Recorded data:

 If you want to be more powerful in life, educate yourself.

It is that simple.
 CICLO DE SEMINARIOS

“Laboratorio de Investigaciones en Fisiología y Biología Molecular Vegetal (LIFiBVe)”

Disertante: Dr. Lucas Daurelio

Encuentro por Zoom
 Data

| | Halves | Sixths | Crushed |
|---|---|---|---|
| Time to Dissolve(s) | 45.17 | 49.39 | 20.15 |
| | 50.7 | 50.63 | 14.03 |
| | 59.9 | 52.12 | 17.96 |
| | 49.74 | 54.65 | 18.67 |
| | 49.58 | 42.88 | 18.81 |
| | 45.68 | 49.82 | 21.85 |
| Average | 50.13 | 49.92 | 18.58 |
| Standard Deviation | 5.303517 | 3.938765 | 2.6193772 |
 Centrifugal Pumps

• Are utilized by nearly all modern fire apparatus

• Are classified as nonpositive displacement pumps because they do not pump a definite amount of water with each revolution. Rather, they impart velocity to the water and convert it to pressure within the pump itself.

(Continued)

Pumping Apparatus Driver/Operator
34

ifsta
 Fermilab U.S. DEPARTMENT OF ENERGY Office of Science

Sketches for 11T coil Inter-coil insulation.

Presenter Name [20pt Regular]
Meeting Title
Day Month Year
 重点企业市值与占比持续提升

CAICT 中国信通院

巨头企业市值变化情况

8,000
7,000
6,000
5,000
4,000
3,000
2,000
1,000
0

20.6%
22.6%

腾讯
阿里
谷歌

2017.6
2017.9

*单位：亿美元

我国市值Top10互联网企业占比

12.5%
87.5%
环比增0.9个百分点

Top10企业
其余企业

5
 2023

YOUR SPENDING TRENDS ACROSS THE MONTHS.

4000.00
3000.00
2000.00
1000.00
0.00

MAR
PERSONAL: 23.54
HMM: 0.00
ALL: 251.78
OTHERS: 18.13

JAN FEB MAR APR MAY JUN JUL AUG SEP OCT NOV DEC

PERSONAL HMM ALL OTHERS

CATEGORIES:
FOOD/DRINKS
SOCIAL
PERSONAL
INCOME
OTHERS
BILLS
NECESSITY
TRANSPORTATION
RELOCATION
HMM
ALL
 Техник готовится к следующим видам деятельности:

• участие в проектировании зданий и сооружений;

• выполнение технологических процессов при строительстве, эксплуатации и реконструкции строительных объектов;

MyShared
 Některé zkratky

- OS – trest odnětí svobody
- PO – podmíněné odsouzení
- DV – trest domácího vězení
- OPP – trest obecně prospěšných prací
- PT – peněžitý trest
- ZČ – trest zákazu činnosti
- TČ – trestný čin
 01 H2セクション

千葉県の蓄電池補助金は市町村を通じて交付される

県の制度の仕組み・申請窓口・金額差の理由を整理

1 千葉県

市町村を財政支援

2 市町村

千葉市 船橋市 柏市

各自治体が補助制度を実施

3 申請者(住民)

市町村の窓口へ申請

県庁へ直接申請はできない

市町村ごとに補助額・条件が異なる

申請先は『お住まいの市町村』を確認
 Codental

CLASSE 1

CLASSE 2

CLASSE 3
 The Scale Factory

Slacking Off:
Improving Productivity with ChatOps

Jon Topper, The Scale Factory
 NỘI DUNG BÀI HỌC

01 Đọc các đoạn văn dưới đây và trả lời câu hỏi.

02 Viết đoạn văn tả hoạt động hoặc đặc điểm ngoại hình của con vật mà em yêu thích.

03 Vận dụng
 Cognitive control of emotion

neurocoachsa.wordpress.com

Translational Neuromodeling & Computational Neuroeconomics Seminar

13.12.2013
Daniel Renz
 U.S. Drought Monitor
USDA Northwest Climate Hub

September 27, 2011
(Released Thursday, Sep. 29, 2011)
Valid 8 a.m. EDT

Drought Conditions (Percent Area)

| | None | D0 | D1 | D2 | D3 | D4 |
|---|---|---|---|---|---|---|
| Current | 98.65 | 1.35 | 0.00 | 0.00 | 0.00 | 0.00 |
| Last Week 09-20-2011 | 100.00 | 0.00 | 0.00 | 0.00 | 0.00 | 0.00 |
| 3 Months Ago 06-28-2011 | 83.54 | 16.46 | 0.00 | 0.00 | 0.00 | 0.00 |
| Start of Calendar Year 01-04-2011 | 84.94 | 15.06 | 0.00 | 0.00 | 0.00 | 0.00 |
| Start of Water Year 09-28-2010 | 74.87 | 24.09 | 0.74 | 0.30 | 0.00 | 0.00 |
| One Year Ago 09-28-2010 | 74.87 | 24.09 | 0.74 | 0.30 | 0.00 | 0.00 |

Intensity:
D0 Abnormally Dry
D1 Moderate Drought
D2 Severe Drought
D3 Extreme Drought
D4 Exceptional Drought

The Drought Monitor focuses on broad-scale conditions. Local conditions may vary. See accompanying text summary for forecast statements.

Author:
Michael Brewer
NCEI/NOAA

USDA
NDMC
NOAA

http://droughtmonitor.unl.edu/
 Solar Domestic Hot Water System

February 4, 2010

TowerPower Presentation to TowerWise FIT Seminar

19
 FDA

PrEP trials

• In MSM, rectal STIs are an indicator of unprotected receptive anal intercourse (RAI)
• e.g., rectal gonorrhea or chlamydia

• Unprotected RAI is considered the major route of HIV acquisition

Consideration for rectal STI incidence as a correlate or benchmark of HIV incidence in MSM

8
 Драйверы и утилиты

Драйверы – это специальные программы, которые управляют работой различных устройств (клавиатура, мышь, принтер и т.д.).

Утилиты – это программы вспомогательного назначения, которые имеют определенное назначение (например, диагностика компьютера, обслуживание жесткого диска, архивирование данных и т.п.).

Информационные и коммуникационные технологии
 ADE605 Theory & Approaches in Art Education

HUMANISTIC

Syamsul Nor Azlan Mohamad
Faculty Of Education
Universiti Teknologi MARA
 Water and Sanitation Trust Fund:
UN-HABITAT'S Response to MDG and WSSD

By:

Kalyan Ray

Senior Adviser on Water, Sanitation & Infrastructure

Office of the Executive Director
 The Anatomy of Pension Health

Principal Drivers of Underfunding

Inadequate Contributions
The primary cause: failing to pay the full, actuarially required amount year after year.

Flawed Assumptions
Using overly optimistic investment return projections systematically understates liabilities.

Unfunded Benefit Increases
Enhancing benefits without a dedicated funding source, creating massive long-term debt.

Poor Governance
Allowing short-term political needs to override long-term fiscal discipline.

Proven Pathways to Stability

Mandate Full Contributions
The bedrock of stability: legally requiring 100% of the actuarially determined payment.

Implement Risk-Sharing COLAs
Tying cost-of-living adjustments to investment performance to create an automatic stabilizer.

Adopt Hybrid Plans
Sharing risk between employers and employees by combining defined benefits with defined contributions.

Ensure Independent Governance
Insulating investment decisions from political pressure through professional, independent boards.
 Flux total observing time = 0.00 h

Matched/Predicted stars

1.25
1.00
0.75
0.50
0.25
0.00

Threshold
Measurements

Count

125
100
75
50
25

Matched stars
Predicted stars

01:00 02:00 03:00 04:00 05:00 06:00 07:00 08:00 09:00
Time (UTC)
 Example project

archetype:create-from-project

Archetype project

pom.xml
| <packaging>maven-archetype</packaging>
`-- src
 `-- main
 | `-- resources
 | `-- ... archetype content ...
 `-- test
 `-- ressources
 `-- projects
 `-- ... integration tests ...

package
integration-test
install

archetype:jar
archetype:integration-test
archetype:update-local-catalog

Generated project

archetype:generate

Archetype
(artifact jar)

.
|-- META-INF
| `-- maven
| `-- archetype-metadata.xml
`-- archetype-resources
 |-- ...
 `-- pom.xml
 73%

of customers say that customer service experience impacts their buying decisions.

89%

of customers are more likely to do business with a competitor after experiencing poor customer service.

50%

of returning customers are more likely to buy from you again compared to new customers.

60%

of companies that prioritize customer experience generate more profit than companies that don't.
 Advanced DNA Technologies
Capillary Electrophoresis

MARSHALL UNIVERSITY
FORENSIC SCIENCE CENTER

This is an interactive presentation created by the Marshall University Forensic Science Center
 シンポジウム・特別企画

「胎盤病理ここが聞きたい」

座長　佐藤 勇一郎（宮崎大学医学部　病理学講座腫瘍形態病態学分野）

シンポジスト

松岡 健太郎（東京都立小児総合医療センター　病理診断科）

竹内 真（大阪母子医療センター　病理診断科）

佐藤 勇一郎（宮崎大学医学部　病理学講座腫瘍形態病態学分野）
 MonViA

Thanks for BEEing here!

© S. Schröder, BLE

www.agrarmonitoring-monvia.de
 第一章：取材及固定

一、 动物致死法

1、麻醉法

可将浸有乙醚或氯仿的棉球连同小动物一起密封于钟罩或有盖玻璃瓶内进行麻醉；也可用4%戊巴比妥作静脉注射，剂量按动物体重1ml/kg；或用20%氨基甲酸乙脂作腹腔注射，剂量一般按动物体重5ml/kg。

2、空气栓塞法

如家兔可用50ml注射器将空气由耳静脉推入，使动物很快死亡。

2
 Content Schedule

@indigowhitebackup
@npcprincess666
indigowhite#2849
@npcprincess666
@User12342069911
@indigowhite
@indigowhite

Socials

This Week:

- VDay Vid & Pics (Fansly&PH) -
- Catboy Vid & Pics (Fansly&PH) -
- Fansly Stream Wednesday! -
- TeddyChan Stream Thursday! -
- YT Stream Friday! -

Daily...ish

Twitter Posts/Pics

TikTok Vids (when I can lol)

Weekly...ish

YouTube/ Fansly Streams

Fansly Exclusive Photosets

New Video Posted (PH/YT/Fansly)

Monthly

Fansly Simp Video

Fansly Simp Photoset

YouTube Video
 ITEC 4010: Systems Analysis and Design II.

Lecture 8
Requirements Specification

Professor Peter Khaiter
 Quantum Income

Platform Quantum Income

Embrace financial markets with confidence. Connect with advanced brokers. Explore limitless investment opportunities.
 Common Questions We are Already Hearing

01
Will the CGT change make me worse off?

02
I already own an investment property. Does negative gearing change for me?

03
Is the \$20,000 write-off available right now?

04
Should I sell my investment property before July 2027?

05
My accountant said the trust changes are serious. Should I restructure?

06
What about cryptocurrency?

■ Assignment
Give a count of the lines above that include the word "которые", and add nothing to it.

■ Solved exercise
2